Trends in 2010 People Investment

Trends in 2010 People Investment

In past issues of the Corner Office Gazette, we have stated that one of the major issues for the CEO and Board of Directors in 2010 is retaining key executives and employees for the long-term so they will be there at the time of recovery. In parallel, we believe it is also crucial to keep all employees increasingly involved with your business (i.e. – keep their heads in the game while all of this economic flak is flying around them).

This is to insure that your work force is productive and as stable as possible in this difficult market. This is called “employee engagement” by the HR profession – and is a subject of much interest and research. A very common way to measure “employee engagement” is through employee-attitude surveys. Focus groups and online forums can also be sources of this information for the employer. In past lives we would simply call this “morale”.

In April of this year, Mercer Consulting conducted a survey of more that 320 employers in the US and Canada on a number of subjects including employee attraction, retention, engagement and workforce planning. It is called the Mercer 2010 Attraction and Retention Survey. The employers surveyed generally have used the survey methods discussed above to gather data & trends on employee attitudes and morale. The most common vehicle used appears to be the traditional employee survey applied in parallel with other quantitative and less rigorous techniques for data collection.

The Mercer survey results are interesting and provide some possible insights regarding:

  1. What employers found to be the most powerful tools in the battle for employee retention and engagement (hearts & minds); and
  2. On a different subject, what surveyed employers expected and planned to do in the hiring market for the coming year.

Two survey results are shown in the following charts.

 Trends in 2010 People Investment (chart #1)

Many people will always say that money is the most basic motivator of employees. While there is some truth to such comments, Wilkening & Company has advised its clients that perceived fairness by the employee and their belief that the company has their long-term interest in mind will always have the larger motivational and bonding impact on most employees. That is why we have consistently warned clients against increasing employee uncertainty and risk by broadly freezing or reducing salaries (and all pay) in the face of company economic difficulty.

The Mercer survey seems to support our position by stating that most employees find salary the most important decision factor driving retention and morale (41% of respondents). It also suggests that if an employer tries to substitute a dollar of new salary increase for a dollar of new variable pay, such an exchange will not be seen positively. We are also not surprised by the relatively low perceived impact of training and career development in this market. As is the case in most business downturns, this is a year for surviving, not for discussing careers and skill development.

Trends in 2010 People Investment (chart #2)

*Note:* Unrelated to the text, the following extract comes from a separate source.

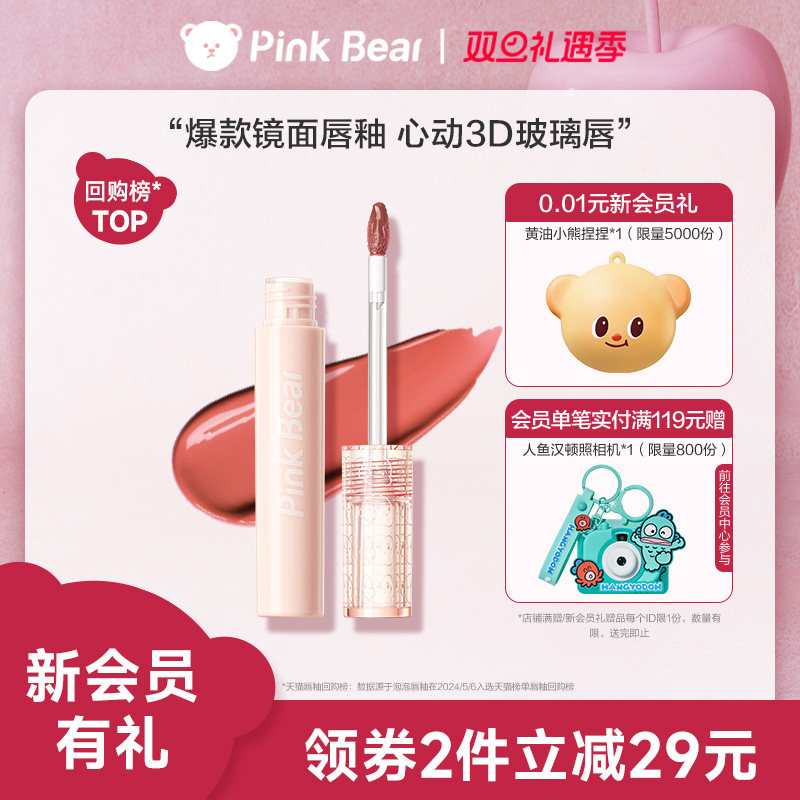 pinkbear皮可熊泡泡唇釉口红不拔干唇蜜彩镜面水光官方正品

In some quarters it is believed that the economy is recovering and signs of workforce expansion is either beginning or is underway—in the face of lingering (and unprecedented) 9%+ unemployment. The Mercer survey results suggest that there now may be guarded optimism in the market as 45% of employers are actively hiring employees to replace those they may be losing to the market or other forms of attrition. This can be compared to last year when many companies were actively reducing staff levels—and rarely hiring. The fact that 27% of surveyed employers are planning to broadly expand their workforce is also a change from last year—and perhaps the more striking 2010 statistic.

What should your take away from these survey findings be? We think two conclusions.

  1. Make sure you continue to take care of your key employees—if you want them around in 2011-12. And, do not “fool around” with their salaries, or offer promises of making up salary loses with the new bonus.
  2. Start to rethink or reinforce your 2010 staff-reduction and hiring strategies. Your competitors may be starting to (re)invest. Can you afford not to consider the same? This is particularly true in the sales and marketing areas.

We believe that the above findings reinforce our long-standing belief that the companies that attract and retain the best and most-experienced employees will emerge from this economic downturn quicker and stronger. How are you positioned to emerge from 2010?